Task brief -
Please retype the listing exactly as it appears, skipping each picture.

Raw data -
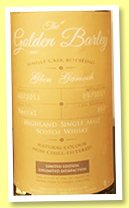 Glen Garioch 2011/2017 (45%, Whisky & Rhum, Golden Barley, barrel, cask #882)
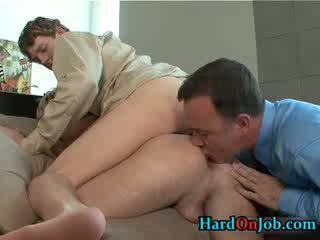 Horny gay 3some rimming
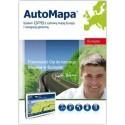 AutoMapa Europa wersja pudełkowa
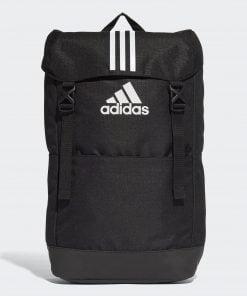 Balo đi học du lịch Adidas CF3290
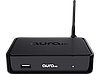 Сетевой медиаплеер AURA HD Plus+ WiFi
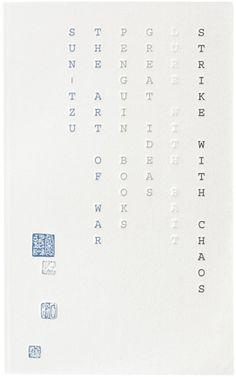 Sun Tzu's The Art of War. design by David Pearson.  http://bookcoverarchive.com/book/the_art_of_war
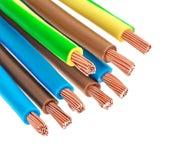 Ηλεκτρικά καλώδια χαλκού Στοκ φωτογραφία με δικαίωμα ελεύθερης χρήσης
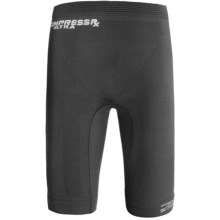 Zoot Sports ULTRA Thermal CompressRX Shorts - UPF 50+ (For Men and Women) in Black - Closeouts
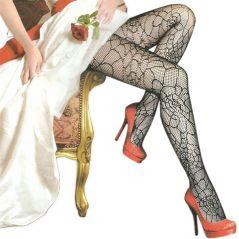 Leg Stockings Panties Legging Pantyhose Lingerie Socks Hose Bikini - PH66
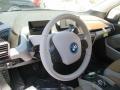 2015 BMW i3 Giga Cassia Natural Leather & Carum Spice Grey Wool Cloth Interior Steering Wheel Photo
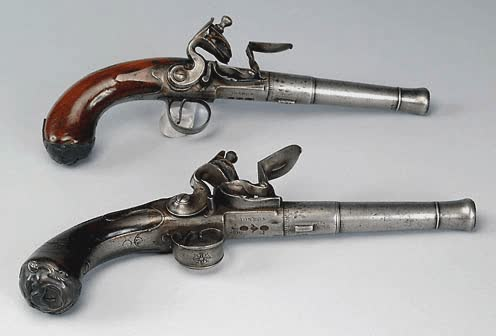 Pirate Lifestyle - Pirate Weapons - Flintlock Pistols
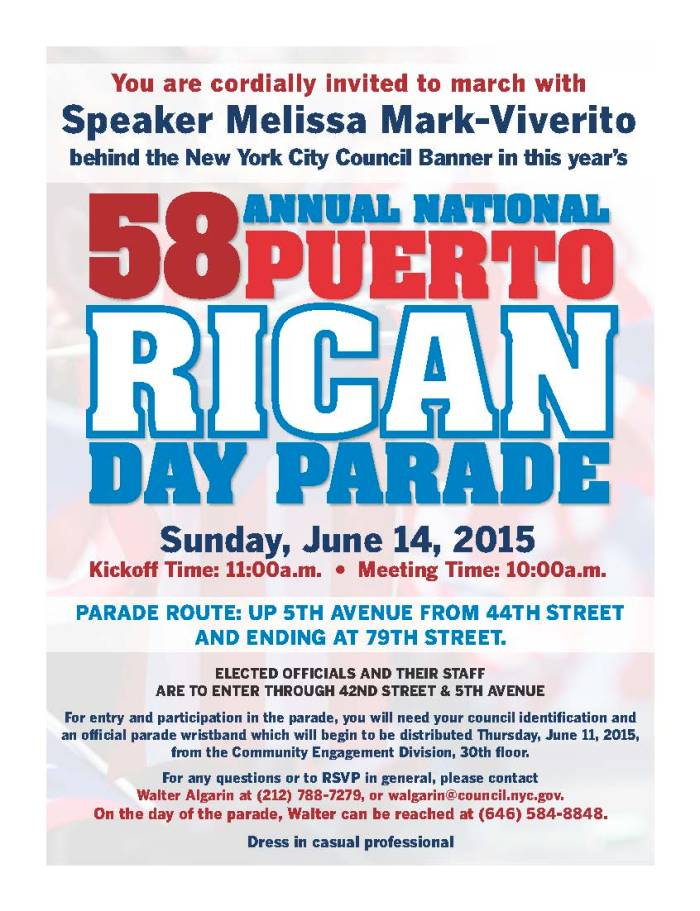 58th Annual National Puerto Rican Day Parade Flyer
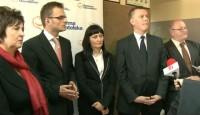 Sekretarz Stanu w MSWiA odwiedził Stalową Wolę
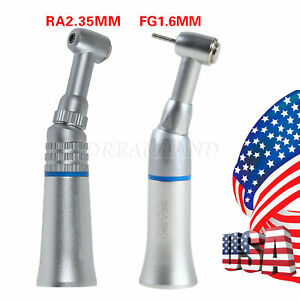 NSK Style Dental Push Button Contra angle fit 1.60mm 2.35mm Burs Handpiece YF#B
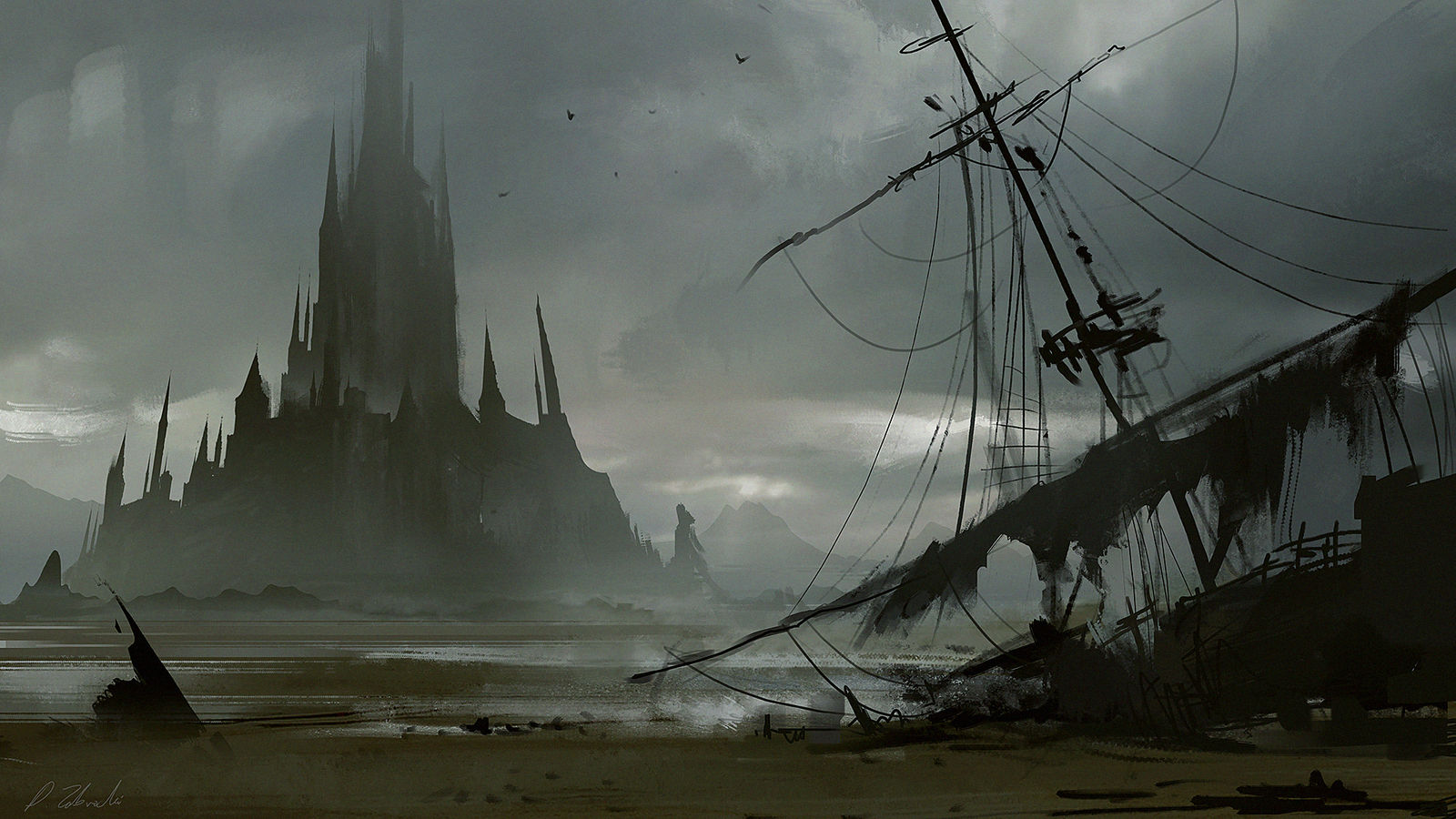 Island Castle and destroyed ship by daRoz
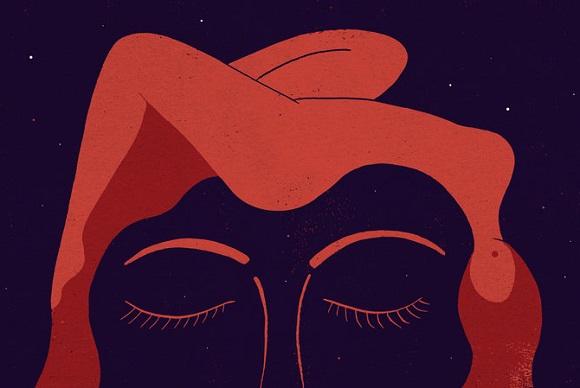 ارگاسم در ازدواج- تصویر ۱- سایت تخصصی روانشناسی دکتر کامیار سنایی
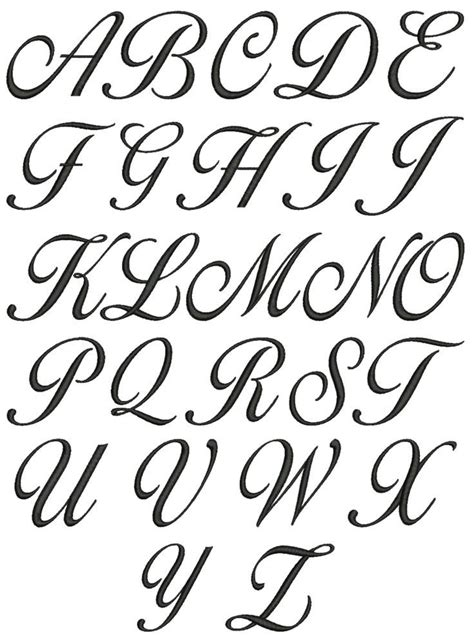 how to make fancy letters fancy alphabet letters designs theveliger 52655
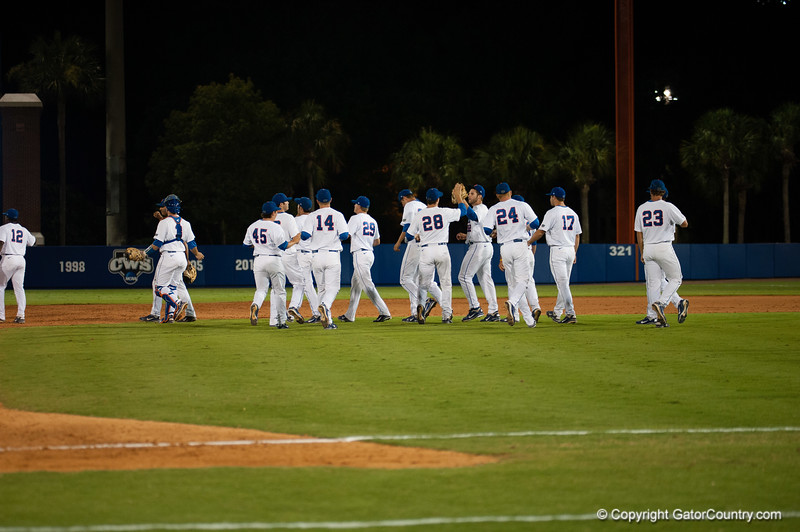 Florida team during the Gators' 4-1 win against the Mississippi State Bullgods Friday May 11, 2012 at the McKethan Stadium in Gainesville, Fla. / Gator Country photo by Saj Guevara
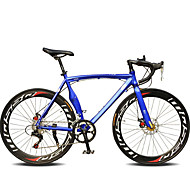 Racercykler Cykling 14 Trin 60mm Unisex Voksen SHIMANO TX30 Dobbelt skivebremse Normal Monocoque Normal Aluminiumslegering Stål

Exercise answer -
 Glen Garioch 2011/2017 (45%, Whisky & Rhum, Golden Barley, barrel, cask #882)
 Horny gay 3some rimming
 AutoMapa Europa wersja pudełkowa
 Balo đi học du lịch Adidas CF3290
 Сетевой медиаплеер AURA HD Plus+ WiFi
 Sun Tzu's The Art of War. design by David Pearson.  http://bookcoverarchive.com/book/the_art_of_war
 Ηλεκτρικά καλώδια χαλκού Στοκ φωτογραφία με δικαίωμα ελεύθερης χρήσης
 Zoot Sports ULTRA Thermal CompressRX Shorts - UPF 50+ (For Men and Women) in Black - Closeouts
 Leg Stockings Panties Legging Pantyhose Lingerie Socks Hose Bikini - PH66
 2015 BMW i3 Giga Cassia Natural Leather & Carum Spice Grey Wool Cloth Interior Steering Wheel Photo
 Pirate Lifestyle - Pirate Weapons - Flintlock Pistols
 58th Annual National Puerto Rican Day Parade Flyer
 Sekretarz Stanu w MSWiA odwiedził Stalową Wolę
 NSK Style Dental Push Button Contra angle fit 1.60mm 2.35mm Burs Handpiece YF#B
 Island Castle and destroyed ship by daRoz
 ارگاسم در ازدواج- تصویر ۱- سایت تخصصی روانشناسی دکتر کامیار سنایی
 how to make fancy letters fancy alphabet letters designs theveliger 52655
 Florida team during the Gators' 4-1 win against the Mississippi State Bullgods Friday May 11, 2012 at the McKethan Stadium in Gainesville, Fla. / Gator Country photo by Saj Guevara
 Racercykler Cykling 14 Trin 60mm Unisex Voksen SHIMANO TX30 Dobbelt skivebremse Normal Monocoque Normal Aluminiumslegering Stål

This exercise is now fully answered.